页面:
第三方面,提供一种电子设备。该电子设备为第一电子设备,包括:处理模块和收发模块。其中,处理模块,用于在确定需要向第二电子设备发送数据时,在第一逻辑通路lane、第二lane以及第三lane中确定用于传输数据的目标lane,第一lane对应于第一类型的网络通路,第二lane对应于第二类型的网络通路中的第一信道,第三lane对应于第二类型的网络通路中的第二信道。收发模块,用于通过目标lane向第二电子设备发送数据。
根据第三方面,第一电子设备在确定需要向第二电子设备发送数据时,在第一lane、第二lane以及第三lane中确定用于传输数据的目标lane,包括:在确定需要向第二电子设备发送数据时,确定数据对应的业务类型。根据业务类型,在第一lane、第二lane以及第三lane中确定目标lane。
根据第三方面,或者以上第三方面的任意一种实现方式,该处理模块,具体用于获取本地记录的第一lane、第二lane以及第三lane的第一使用信息,以及获取包括第一电子设备的通信网络中多个电子设备广播的第一lane、第二lane以及第三lane的第二使用信息。根据业务类型,在第一lane、第二lane以及第三lane中确定目标lane,包括:根据第一使用信息、第二使用信息以及业务类型,确定目标lane。

练习要求:
**1.** 在关于电子设备传输通路的文字中,第一lane对应于哪一种网络通路?
**2.** 请从关于电子设备传输通路的文字的最后一句之后接着写下去。

数据记录:

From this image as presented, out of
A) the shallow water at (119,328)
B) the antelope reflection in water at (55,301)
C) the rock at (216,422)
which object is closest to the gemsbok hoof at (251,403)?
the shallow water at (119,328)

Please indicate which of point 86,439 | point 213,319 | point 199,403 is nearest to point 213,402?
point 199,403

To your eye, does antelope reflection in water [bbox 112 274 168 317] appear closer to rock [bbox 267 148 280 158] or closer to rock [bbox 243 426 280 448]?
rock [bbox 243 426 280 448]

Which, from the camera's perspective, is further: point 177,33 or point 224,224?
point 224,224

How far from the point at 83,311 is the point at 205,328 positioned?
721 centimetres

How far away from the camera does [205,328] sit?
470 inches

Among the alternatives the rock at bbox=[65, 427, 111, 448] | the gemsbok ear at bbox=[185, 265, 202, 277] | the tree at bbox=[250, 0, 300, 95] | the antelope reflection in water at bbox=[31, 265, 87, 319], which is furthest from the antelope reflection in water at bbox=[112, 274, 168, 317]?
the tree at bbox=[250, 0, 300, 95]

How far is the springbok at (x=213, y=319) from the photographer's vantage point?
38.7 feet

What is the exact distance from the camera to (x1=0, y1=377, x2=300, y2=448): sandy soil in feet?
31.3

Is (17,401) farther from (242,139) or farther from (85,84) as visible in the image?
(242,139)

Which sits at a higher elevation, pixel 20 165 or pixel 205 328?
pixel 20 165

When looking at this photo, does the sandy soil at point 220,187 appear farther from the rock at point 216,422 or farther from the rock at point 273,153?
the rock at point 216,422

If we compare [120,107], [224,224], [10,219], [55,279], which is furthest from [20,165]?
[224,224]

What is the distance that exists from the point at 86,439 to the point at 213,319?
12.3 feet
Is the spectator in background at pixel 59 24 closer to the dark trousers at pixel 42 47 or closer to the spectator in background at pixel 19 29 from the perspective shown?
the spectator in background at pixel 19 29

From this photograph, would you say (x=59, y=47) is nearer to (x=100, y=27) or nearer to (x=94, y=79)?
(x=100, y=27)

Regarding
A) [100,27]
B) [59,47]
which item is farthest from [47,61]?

参考答案:
**1.** 第一类型的网络通路。

**2.**
根据第三方面,或者以上第三方面的任意一种实现方式,第一电子设备本地保存有第一账本和第二账本,第一账本用于记录第一lane、第二lane以及第三lane的使用信息,第二账本用于记录包括第一电子设备的通信系统中的全部lane的使用信息。在第一电子设备在确定需要向第二电子设备发送数据时,在第一lane、第二lane以及第三lane中确定用于传输数据的目标lane之前,处理模块,还用于获取第一账本中记录的第一lane、第二lane以及第三lane的第一使用信息,以及获取第二账本中记录的第一lane、第二lane以及第三lane的第二使用信息。根据业务类型,在第一lane、第二lane以及第三lane中确定目标lane,包括:根据第一使用信息、第二使用信息以及业务类型,确定目标lane。
根据第三方面,或者以上第三方面的任意一种实现方式,第一使用信息或第二使用信息包括如下一项或几项内容:lane的使用次数、lane的历史传输数据对应的业务类型、lane的质量参数信息。
根据第三方面,或者以上第三方面的任意一种实现方式,目标lane的数量为一个或多个;其中,在目标lane的数量为多个的情况下,多个目标lane为不同类型的信道;在目标lane的数量为一个的情况下,目标lane正在传输第一数据;或者,在目标lane的数量为一个的情况下,目标lane空闲。
根据第三方面,或者以上第三方面的任意一种实现方式,处理模块,还用于监测目标lane的使用情况,获得目标lane的第三使用信息。将本地记录的目标lane的使用信息更新为第三使用信息。广播第三使用信息。
根据第三方面,或者以上第三方面的任意一种实现方式,广播第三使用信息包括:在目标lane的使用时长超出预设时长的情况下,广播第三使用信息。或者,按照预设周期,广播第三使用信息。
根据第三方面,或者以上第三方面的任意一种实现方式,处理模块,还用于在目标lane中的部分或全部lane的质量不满足预设条件时,调整质量不满足预设条件的第 一目标lane的参数。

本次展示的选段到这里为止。